B-168157, MARCH 3, 1970, 49 COMP. GEN. 532

LEASES -- REPAIRS AND IMPROVEMENTS -- GOVERNMENT'S OBLIGATION THE REPAIR OF WINDOW BREAKAGE BY VANDALS AND OTHERWISE IN A BUILDING OCCUPIED AS A POST OFFICE UNDER A 30-YEAR LEASE THAT EXEMPTED THE LESSEE, THE GOVERNMENT, FROM LIABILITY TO REPAIR DAMAGES CAUSED BY "ACTS OF A STRANGER" IS THE RESPONSIBILITY OF THE LESSOR, EVEN IF THE LEASE DOES NOT PROVIDE AFFIRMATIVELY THAT THE LESSOR SHALL BE LIABLE FOR SUCH REPAIRS. ON THE BASIS OF THE ABSENCE OF "FEDERAL LAW" ON THE ISSUE, CONFLICT IN STATE COURT DECISIONS AS TO THE LEGAL LIABILITY OF THE LESSEE, THE LENGTH OF THE LEASE TERM, THE PURPOSE FOR WHICH THE PREMISES WERE LEASED AND THE LEASE PROVISIONS RELATING TO REPAIRS, THE EXCEPTIONS TO THE GOVERNMENT'S LIABILITY FOR REPAIRS SHOULD BE STRICTLY APPLIED AND THE GOVERNMENT AS LESSEE EXEMPTED FROM LIABILITY TO MAKE THE REPAIRS, EXCEPT FOR THE BREAKAGE NOT CAUSED BY VANDALISM.

TO LLOYD S. JACOBSON, MARCH 3, 1970:

FURTHER REFERENCE IS MADE TO YOUR LETTER OF OCTOBER 17, 1969, WITH ENCLOSURES, REQUESTING, ON BEHALF OF HARRY N. FORMAN AND ROSE C. FORMAN, OUR DECISION REGARDING THEIR LIABILITY AS LESSORS FOR REPAIRS TO THE MUNCIE, INDIANA, POST OFFICE.

▶ _Instructions to follow_:
In the decision excerpt above, on whose behalf did the letter of October 17, 1969, request a decision?

▶ _Data extract_:
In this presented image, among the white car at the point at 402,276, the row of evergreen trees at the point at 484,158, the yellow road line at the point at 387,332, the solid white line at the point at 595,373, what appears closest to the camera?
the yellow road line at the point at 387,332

▶ _Full output_:
Harry N. Forman and Rose C. Forman.